抱きしめてやるように手をアルトに伸ばした。目をぎゅっと閉じる。
「フライ」
シズネの落ち着いた声と共に、体が飛び上がったように感じた。
えっと、どうなったんだ。確か地面から槍が出る魔法をスキンマッチョに打たれてアルトをかばって……。
「あれ? 全然痛くない。何でだ?」
「目を開ければわかるわよ。それといい加減手を離しなさい」
目? それに手を離せと。そういえばさっきから手に何だか柔らかいものが。
もみもみ。
「ああっ、んん、はぁ」
何だかいけない声が聞こえた。
「サ・ト・ル」
「サトルさん……」
片方からは怒りの声で、片方からは恥ずかしがったような声で名前が呼ばれた。
怖いけど、目を開けてみる。
そこには思った通り目を吊り上げているシズネと、顔を赤くしているアルトの姿が。
何でそうなっているかというと、先ほどアルトを助けようと伸ばした手が偶然アルトの胸に……。……後は皆様のご想像した通りです。
「何か言う事があるんじゃないの」
言う事……、先ほどまで温かさと柔らかさを感じていた手を閉じたり開いたりする。ここで言うべきことはただ一つ。
「アルト、ありがとう」
「いえ、こちらこそ。……やっぱりサトルさんは胸が好きなんですね」
最後の方はむにゃむにゃという感じで聞こえなかったけど、これで大丈夫だったようだ。
「何が大丈夫よ、馬鹿」
がつん!
シズネの杖が俺の頭を直撃した。漫画とかだったら目から星が出てる痛さだ。
「何する」
「何するじゃないわよ。女の子の胸をもむなんて最低」
「あ、あの……」
「な、何だと。助けようとして偶然そうなっただけで、別に意図したわけではないぞ」
「私は別に……」
「はっ、良い訳ね」
被害者であるアルトを蚊帳の外に、俺とシズネが火花を散らしていた。
強硬手段に出ようともう一度シズネが杖を振り上げた時、下の方からスキンマッチョの驚愕した声が聞こえた。
「お前、詠唱破棄でどうやって三人も宙に……」
ん? 下から声が聞こえる?
「何だ、宙に浮いてるぞ」
全然気がついていなかったが、下を見れば俺達を突き刺そうとしていた土の槍が地面から生えている。そしてその上を俺たちは浮いているのである。

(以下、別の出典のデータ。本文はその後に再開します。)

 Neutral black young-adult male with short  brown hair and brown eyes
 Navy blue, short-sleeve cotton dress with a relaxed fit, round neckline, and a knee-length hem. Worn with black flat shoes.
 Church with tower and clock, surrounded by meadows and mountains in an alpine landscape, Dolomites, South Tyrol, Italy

不思議な感覚だ。浮いているというより、体が持ち上げられているという感じだ。
「あ、足が地面についていないと……不安です」
アルトも下を見たからか、体を震わせた。まあ、確かに足がどこにもつかないという感覚は本能の強い獣人には辛いのかもしれない。

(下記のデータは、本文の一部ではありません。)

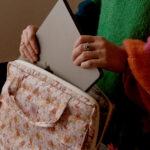 Osoba w kolorowym swetrze wkłada srebrnego laptopa do kwiatowej torby z suwakiem i uchwytem.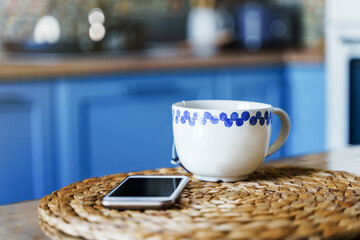 A mug of tea on the kitchen table, the blurry facade of the kitchen in the background. The concept of office or relaxation at home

「私の魔法のおかげで助かったんだから、感謝なさい。これはフライと言って――」
「降りてこい、おまえら。今度こそ串刺しにしてやるぞ。地の精霊よ」
シズネの言葉にかぶせるようにスキンマッチョが叫んだ。
あ、邪魔されて怒ってるわ、シズネ。こめかみがピクリと動いたよ。
そう思ったのは正解で、すぐさまシズネは魔法を発動した。
「ショット」
あのダンジョンで倒した魔法使いもよく使ったという散弾を生み出す魔法だ。シズネは智の中でも風の精霊の加護を受けているから、散弾も風の散弾だ。
「うごふっ!」
腹部にくらったらしいスキンマッチョは、変な声を上げながら吹き飛ばされて行った。
「これでゆっくり話せるわね。まずフライっていう魔法は……」
正直えげつない。アルトも吹き飛んで行って見えなくなったスキンマッチョの飛んで行った方を見ながら、微妙な感じの笑みを浮かべている。
きっと俺もそんな感じの顔をしているだろう。
一人満足げな顔をしているシズネは、喜々として魔法のことについて話し始めた。
「せめて地面におろしてもらえないかな」
俺の呟きは無視されて、結局吹き飛ばされたスキンマッチョを不思議に思った人の通報で駆け付けた自警団の人が来るまでこのままだった。